Question: How do you graph and list the amplitude, period, phase shift for \( y = - \sin \left( {x - \pi } \ri...

Question

How do you graph and list the amplitude, period, phase shift for $y = - \sin \left( {x - \pi } \right)$ ?

Answer 1

Solution

Hint : First, using the suitable trigonometric identities, simplify the given equation and try to get a simplest form of the equation so that we can understand it better. Then find the maximum value of the function.

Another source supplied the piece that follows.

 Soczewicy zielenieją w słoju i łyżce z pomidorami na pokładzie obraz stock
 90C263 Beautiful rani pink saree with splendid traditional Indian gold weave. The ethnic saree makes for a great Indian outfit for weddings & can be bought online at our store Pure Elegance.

Complete step by step solution:
The given equation is $y = - \sin \left( {x - \pi } \right) - - - - - - - - - \left( 1 \right)$
This is a trigonometric equation. All trigonometric functions are periodic. This means that the function repeats itself after a regular interval on the Cartesian plane.
The trigonometric function $\sin x$ has a period of $2\pi$ radians. This means that the values of the function $\sin x$ repeat after every interval of $2\pi$ radians.
This helps in graphing the curve of a trigonometric function. We can graph the function for an interval of $2\pi$ radians and then just replicate the function for every such successive interval.
Let us simplify equation $1$ by using the identity $- \sin \theta = \sin \left( { - \theta } \right)$ .
Then,
$\Rightarrow y = - \sin \left( {x - \pi } \right)$
$\Rightarrow y = \sin \left[ { - \left( {x - \pi } \right)} \right]$
$\Rightarrow y = \sin \left( {\pi - x} \right)$
Now, we shall use the identity $\sin \left( {\pi - x} \right) = \sin x$
So, we get, $y = - \sin \left( {x - \pi } \right) = \sin x$
This means that the graph of equation $\left( 1 \right)$ is the same as the graph of trigonometric function $\sin x$ .
So, we get the graph of $y = - \sin \left( {x - \pi } \right)$ as

So, we now know that $y = - \sin \left( {x - \pi } \right) = \sin x$
Hence, the maximum value of the function $y = - \sin \left( {x - \pi } \right)$ is $1$ .
Therefore, the amplitude of the function $y = - \sin \left( {x - \pi } \right)$ is $1$ .
Period of the function $y = - \sin \left( {x - \pi } \right)$ is $2\pi$ radians.
Phase shift of the graph is zero.

Note : If we have an equation $A\sin \left( {kx - \phi } \right)$ , then A is the amplitude, $\dfrac{{2\pi }}{k}$ is the period and $\phi$ is the phase shift of the graph.
Here, in this case, $A = 1$ , $k = 1$ and $\phi = 0$ .
This means that amplitude of the function is $1$ , period is $2\pi$ and phase shift is zero.